Selected text »
○ ○ ○ ○

The Decolonization of My Gender & Learning Who I Am

I am indigenous.
I am Shawnee.
I am white assumed, and thus I have a lot of privilege.
With that privilege comes erasure.
I’ve been wanting to write about this for a while, but it’s not easy to put it into words. And I think in some ways I wasn’t sure that I wanted to put it into words. Not because it was too hard, but because it’s a beautiful thing and I don’t want anyone to spoil it.
I grew up both indoctrinated in Christianity, and also being made aware of my indigenous identity. I am grateful that no matter what I experienced, I was allowed to know where I came from and have some sort of connection to my tribe.
As a young kid, I was aware of my light skin. I knew that people didn’t assume I was Native American due to my light skin, but the older I got the more people just assumed I was white. As an adult, unless I state otherwise, people make the assumption that I am white.
And, yes, that does give me privilege. I acknowledge that.
I came out in my early 20’s, realizing that I wasn’t straight.
I had always felt like I didn’t fit the mold of a boy or a girl, but I didn’t really know how to explain that, so I put that aside. Coming out as pansexual felt like a big enough step at the time. And it was.
I moved to the Midwest and I remember being in my late 20’s and having this feeling of being so distant from my Indigenous Identity. Feeling not just far away from it, but kept away from it by something.
That something was me. I looked at myself and I knew that people saw a white woman, and I felt like that meant I wasn’t allowed to say that I was anything else. I didn’t feel like a woman, I wasn’t white, but I didn’t want to come off like all those people who told me their great, great, great grandma was an Indian Princess.
I felt like a faker. A pretendian.

○ ○ ○ ○

(Dataset entries)
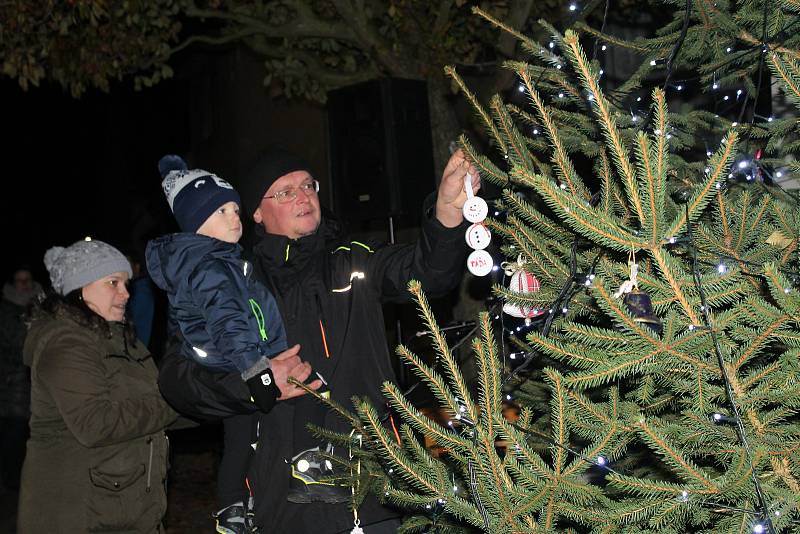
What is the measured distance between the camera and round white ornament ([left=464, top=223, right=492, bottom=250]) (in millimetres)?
2436

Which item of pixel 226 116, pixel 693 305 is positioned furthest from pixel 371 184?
pixel 226 116

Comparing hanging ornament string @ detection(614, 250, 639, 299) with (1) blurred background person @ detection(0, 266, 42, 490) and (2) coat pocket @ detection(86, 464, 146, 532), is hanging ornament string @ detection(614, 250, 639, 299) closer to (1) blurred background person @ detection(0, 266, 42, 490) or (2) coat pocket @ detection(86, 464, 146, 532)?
(2) coat pocket @ detection(86, 464, 146, 532)

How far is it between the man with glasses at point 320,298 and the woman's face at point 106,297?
46.8 inches

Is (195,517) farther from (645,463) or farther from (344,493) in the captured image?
(645,463)

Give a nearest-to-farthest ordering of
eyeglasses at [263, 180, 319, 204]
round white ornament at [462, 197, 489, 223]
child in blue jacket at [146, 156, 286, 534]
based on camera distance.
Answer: round white ornament at [462, 197, 489, 223] < child in blue jacket at [146, 156, 286, 534] < eyeglasses at [263, 180, 319, 204]

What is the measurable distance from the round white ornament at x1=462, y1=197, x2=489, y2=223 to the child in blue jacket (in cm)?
95

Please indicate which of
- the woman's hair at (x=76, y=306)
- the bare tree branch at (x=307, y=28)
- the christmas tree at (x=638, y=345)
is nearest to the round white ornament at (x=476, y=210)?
the christmas tree at (x=638, y=345)

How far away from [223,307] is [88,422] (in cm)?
125

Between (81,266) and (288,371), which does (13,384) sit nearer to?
(81,266)

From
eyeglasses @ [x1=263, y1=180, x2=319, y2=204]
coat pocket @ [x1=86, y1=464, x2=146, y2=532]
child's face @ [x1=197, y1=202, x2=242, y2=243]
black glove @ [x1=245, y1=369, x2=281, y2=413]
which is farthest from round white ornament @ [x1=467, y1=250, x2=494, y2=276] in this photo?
coat pocket @ [x1=86, y1=464, x2=146, y2=532]

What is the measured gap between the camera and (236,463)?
3.14m

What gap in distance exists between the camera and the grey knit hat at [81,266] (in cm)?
417

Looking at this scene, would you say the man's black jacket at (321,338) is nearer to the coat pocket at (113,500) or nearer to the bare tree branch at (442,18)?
the coat pocket at (113,500)

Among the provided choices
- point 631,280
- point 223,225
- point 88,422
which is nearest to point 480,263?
point 631,280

○ ○ ○ ○

Set exercise » Resume the personal essay about decolonizing gender and Indigenous identity, picking up right after its last sentence.

Answer below »
I didn’t want to be another white person appropriating Indigenous culture and claiming things as my own that didn’t belong to me. I felt ashamed of claiming an identity that I felt so far away from, like I had no right to claim what was in my blood because it wasn’t visible to the outside world.
The difference is, I’m not pretending. I’m not taking something that doesn’t belong to me.
However, my culture isn’t something to be picked up and put down. To be Shawnee means that I am always Shawnee, whether you recognize that or not, it doesn’t take away from my tribe, my culture, my heritage, my generational trauma, my lived experience, and my desire and need to reconnect and decolonize.
Coming out as trans last year was a big deal, but giving myself a label has not felt great. Not to say I don’t want a label, or that I don’t want to be able to say “i am [this]”, but language can be lacking when it comes to gender and sexuality.
But this is where my culture and my gender intersect.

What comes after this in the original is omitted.